Grapevine Diseases Costs Wine Grape Growers and State

Issues relating to various grapevine diseases, including Pierce’s Disease (PD), grapevine leafroll, and powdery mildew, are under scrutiny by Kate Binzen Fuller, a post-doctoral researcher in the Agricultural and Resource Economics Department at UC Davis, and colleagues.

Kate Fuller, post-doctoral researcher at UC Davis
The team’s PD research, a CDFA-funded effort, analyzes the costs of PD and associated control measures for grape growers and nurseries, and the benefits from state and federal programs that have been put in place to control its spread.  

“To understand the effects of PD in California requires an understanding of differences in disease characteristics and wine grape production characteristics in different parts of the state,” said Fuller. “In northern California, especially in Napa and Sonoma Counties, the Blue-Green Sharpshooter has spread the disease for many years, causing chronic but manageable damages. Wine grapes in Napa and Sonoma are typically very expensive and yield per acre is managed to be very low.”

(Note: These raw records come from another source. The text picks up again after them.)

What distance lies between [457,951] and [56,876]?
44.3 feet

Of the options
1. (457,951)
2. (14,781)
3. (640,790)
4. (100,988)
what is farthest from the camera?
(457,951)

“In southern California,” Fuller continued, “wine grapes are produced with much higher yields per acre and fetch much lower prices per ton, and the insect that spreads the disease is much more efficient at doing so. In Riverside County in particular, a non-native vector, the Glassy-Winged Sharpshooter (GWSS), decimated many acres of vineyard land in the late 1990s and early 2000s.

“As a result, the CDFA put programs in place in to prevent GWSS spread from southern California where the GWSS is now managed but endemic, to northern California’s high value wine regions,” stated Fuller.

“Our research suggests that PD of grapevines costs more than $100 million per year, even with public control programs in place that cost $50 million per year,” said Fuller. “This amount includes the costs of state and federal efforts to monitor and control the GWSS, research on PD/GWSS, and costs of compliance with the regulations by private firms including nurseries.”  

Fuller estimates that under the current program, PD costs wine grape growers and consumers $92 million annually. If the control program ended and the GWSS became widespread throughout California, the annual cost borne by growers and consumers could increase by as much as $185 million.

In additional research, Fuller and her colleagues estimate that benefits from research, development, and adoption of PD-resistant vines range from $4 million to $125 million annually over a 50-year horizon, depending on the length of the amount of time until these vines are available to growers, and the rate of adoption. The sooner the resistant vines are available and the more growers adopt them, the greater the benefit.